[Job] Pick out every line in the rows below that contains the word "does", treating uppercase and lowercase as different.

[Exercise input]
------------------------------
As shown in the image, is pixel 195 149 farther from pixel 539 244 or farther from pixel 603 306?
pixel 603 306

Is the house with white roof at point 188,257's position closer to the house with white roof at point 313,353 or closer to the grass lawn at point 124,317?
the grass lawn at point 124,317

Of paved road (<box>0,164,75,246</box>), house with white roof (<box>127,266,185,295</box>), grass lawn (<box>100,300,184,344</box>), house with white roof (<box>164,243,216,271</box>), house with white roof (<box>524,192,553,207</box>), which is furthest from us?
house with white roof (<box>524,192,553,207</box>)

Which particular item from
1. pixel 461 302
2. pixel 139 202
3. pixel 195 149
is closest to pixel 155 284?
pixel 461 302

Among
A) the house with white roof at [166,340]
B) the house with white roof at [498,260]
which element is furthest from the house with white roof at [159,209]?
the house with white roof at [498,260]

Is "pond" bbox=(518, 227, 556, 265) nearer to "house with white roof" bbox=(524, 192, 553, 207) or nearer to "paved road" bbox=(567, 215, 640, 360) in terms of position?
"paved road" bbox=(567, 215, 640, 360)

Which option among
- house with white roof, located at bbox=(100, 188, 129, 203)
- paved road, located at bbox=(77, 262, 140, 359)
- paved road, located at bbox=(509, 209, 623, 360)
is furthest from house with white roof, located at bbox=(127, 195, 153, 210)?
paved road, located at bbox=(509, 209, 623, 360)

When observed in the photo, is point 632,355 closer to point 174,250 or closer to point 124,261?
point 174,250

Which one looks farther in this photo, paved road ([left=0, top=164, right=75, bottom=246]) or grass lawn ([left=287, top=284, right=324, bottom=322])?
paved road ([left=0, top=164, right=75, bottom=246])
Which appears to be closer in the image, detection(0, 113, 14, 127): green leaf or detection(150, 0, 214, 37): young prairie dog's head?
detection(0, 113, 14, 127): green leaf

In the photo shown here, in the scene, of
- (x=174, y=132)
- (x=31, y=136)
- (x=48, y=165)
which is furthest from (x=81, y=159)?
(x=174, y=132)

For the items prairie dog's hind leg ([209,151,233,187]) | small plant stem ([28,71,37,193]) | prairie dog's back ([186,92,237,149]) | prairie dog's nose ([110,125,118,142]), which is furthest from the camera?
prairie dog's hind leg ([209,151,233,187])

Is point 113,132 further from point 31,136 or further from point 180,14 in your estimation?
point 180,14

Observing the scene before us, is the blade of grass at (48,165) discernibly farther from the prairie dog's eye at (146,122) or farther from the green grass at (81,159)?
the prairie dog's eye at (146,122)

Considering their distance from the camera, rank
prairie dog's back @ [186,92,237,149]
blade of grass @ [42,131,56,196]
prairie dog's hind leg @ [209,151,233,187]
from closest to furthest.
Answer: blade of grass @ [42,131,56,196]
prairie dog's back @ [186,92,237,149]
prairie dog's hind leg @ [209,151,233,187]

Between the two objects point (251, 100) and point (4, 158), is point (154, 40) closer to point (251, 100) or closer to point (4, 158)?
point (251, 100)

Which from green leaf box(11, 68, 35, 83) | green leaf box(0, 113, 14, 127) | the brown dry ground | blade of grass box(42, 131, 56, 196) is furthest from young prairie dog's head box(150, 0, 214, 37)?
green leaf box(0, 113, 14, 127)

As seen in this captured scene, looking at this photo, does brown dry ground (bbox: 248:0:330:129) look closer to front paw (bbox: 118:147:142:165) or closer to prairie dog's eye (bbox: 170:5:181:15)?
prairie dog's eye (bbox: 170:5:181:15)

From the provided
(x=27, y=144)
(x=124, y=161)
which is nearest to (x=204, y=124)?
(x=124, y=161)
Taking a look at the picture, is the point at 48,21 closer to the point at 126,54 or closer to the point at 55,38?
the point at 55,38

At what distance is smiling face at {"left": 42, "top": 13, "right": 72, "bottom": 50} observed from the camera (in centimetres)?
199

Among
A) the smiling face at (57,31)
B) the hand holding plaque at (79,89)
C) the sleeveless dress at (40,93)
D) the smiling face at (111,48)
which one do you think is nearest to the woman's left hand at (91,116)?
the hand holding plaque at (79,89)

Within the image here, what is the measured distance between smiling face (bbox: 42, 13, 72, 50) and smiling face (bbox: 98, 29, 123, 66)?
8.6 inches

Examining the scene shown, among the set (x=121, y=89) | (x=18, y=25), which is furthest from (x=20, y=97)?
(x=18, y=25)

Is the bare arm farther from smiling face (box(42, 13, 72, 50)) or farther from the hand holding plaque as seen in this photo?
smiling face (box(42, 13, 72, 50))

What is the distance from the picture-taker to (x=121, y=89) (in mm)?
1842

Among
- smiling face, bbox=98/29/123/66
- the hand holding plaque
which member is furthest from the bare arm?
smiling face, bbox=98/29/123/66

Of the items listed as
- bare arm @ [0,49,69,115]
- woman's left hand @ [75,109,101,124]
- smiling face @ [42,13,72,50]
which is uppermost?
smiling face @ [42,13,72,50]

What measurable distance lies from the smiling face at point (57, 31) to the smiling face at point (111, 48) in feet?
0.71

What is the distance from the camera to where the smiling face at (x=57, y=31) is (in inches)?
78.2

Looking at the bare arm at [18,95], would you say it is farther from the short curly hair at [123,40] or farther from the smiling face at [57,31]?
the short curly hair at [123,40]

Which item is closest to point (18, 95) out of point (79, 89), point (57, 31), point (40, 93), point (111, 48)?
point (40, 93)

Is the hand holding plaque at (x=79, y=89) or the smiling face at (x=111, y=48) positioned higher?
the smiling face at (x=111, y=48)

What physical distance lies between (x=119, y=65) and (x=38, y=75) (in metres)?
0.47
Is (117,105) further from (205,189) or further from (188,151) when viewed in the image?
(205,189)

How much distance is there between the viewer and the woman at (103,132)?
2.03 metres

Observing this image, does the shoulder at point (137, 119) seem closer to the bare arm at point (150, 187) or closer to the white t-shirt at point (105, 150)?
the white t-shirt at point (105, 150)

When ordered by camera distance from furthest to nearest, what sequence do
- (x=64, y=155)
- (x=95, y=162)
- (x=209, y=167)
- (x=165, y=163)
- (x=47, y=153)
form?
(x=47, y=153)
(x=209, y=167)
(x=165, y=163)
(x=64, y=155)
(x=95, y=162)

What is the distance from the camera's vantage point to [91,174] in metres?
------------------------------
[Worked solution]
As seen in this captured scene, looking at this photo, does brown dry ground (bbox: 248:0:330:129) look closer to front paw (bbox: 118:147:142:165) or closer to prairie dog's eye (bbox: 170:5:181:15)?
Observing this image, does the shoulder at point (137, 119) seem closer to the bare arm at point (150, 187) or closer to the white t-shirt at point (105, 150)?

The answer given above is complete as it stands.